GOAL: Turn the lines below into a numbered list, leaving out the blank lines.

DATA TO USE:

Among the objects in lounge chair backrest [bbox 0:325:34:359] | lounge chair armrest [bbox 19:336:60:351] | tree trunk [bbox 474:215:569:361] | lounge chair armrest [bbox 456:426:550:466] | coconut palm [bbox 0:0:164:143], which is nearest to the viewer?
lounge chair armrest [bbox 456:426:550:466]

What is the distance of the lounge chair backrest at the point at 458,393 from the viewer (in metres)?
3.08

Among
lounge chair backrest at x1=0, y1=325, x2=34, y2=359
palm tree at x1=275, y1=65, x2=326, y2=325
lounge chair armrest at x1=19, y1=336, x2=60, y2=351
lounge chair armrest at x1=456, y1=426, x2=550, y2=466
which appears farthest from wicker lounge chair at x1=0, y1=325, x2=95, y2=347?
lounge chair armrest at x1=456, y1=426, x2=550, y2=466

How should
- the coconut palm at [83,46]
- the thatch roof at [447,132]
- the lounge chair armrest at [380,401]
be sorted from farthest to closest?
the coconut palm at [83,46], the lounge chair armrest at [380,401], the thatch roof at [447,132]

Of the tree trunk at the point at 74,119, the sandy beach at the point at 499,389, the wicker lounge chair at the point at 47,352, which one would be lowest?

RESULT BELOW:
1. Among the objects in lounge chair backrest [bbox 0:325:34:359] | lounge chair armrest [bbox 19:336:60:351] | tree trunk [bbox 474:215:569:361] | lounge chair armrest [bbox 456:426:550:466] | coconut palm [bbox 0:0:164:143], which is nearest to the viewer?
2. lounge chair armrest [bbox 456:426:550:466]
3. What is the distance of the lounge chair backrest at the point at 458,393 from the viewer (in metres)?
4. 3.08
5. Among
6. lounge chair backrest at x1=0, y1=325, x2=34, y2=359
7. palm tree at x1=275, y1=65, x2=326, y2=325
8. lounge chair armrest at x1=19, y1=336, x2=60, y2=351
9. lounge chair armrest at x1=456, y1=426, x2=550, y2=466
10. which appears farthest from wicker lounge chair at x1=0, y1=325, x2=95, y2=347?
11. lounge chair armrest at x1=456, y1=426, x2=550, y2=466
12. How should
13. - the coconut palm at [83,46]
14. - the thatch roof at [447,132]
15. - the lounge chair armrest at [380,401]
16. be sorted from farthest to closest?
17. the coconut palm at [83,46], the lounge chair armrest at [380,401], the thatch roof at [447,132]
18. Of the tree trunk at the point at 74,119, the sandy beach at the point at 499,389, the wicker lounge chair at the point at 47,352, which one would be lowest?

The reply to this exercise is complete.